Invaders From Mars - 1953 – Color

Tagline: NATURAL or SUPERNATURAL?

Director - William Cameron Menzies (who strangely gets a Production Design credit above his Directing)

Music -Raoul Kraushaar

In the early hours of the night, young David Maclean sees a flying saucer disappear into the sand dunes just beyond the backyard of his house. His once loving parents begin to act strangely and little David begins to fear aliens from the spaceship have possessed them! No one believes him until he manages to convince Dr. Pat Blake of the city health department and Dr. Stuart Kelston from the local observatory, that something is amiss! And chaos ensues etc…

I first saw this movie when I was a kid late one night on the local PBS station in the 70s (1979 maybe) and it really scared me! Maybe because the film’s told from a child’s point of view or perhaps it’s the surreal production design, they’re both interesting. But the real breakout element of the film is it’s score, the outre sound effects, the strange stinging choral stabs that buzz through the film like an ethereal wasp, taunting and cold! I love this soundtrack! It’s my favorite of the 50’s sci-fi B-movie genre!

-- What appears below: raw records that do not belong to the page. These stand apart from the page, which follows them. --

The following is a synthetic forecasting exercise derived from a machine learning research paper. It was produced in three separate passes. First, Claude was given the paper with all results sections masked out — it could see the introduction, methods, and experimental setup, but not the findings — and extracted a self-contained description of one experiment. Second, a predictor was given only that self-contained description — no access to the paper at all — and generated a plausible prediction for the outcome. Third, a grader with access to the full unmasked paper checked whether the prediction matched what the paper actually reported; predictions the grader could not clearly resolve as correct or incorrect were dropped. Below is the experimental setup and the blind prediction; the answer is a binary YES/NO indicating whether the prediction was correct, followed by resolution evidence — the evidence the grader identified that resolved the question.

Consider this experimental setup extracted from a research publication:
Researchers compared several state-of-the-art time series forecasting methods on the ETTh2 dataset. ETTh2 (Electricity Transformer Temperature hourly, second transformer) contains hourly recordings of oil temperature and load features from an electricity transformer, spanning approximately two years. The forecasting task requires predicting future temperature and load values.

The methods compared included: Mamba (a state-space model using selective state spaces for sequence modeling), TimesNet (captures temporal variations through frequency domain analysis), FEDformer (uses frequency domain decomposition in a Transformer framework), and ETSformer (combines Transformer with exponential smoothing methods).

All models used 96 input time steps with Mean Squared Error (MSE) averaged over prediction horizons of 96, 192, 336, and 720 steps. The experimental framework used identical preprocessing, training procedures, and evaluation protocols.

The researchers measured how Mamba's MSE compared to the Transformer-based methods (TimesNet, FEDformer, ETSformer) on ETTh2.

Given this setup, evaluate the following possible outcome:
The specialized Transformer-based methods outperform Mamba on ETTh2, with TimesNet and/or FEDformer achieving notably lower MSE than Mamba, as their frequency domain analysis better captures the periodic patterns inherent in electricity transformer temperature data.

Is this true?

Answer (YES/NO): NO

What about the composer? Mort Glickman was a mainstay of the Republic Pictures music department for 13 years but this was the one and only time that he ever got to write for a relatively big-budget movie .

His main inspiration for the score to the film seems to have come from “Neptune, The Mystic” from Gustav Holst's suite “The Planets“(now this is long before John Williams "nicked" the entire score for Star Wars from the same Holst work!) but with a new kind of “flava”. His use of micropolyphony, a technique where the harmonic-musical flow doesn't change suddenly but is gradually blurred over time to form a sort of “harmonic cloud”, was and still is truly unique! His use of this technique in a film score foreshadowed the more well know works of György Ligeti, i.e.“Lux Aeterna” and “Atmospheres”, by a decade or more (both were later used in Stanley Kubrick's 2001: A Space Odyssey).

Glickman died in February 1953 at the age of 54 just after finishing “Invaders From Mars”. R.I.P.

Other works include:

The serials - Mysterious Dr. Satan as wells as Nyoka and the Tigermen


Kronos 1957 –B+W

Tagline: PLANET ROBBER TRAMPLES EARTH...STEALING ENERGY FOR OTHER WORLDS!

Directed - Kurt Neumann

Music - Paul Sawtel/Bert Shefter

Scientists investigate what appears to be a meteorite that crashes into the ocean. After a few days and nights of mysterious lights and noises, a giant alien machine comes out of the ocean to steal earth’s energy!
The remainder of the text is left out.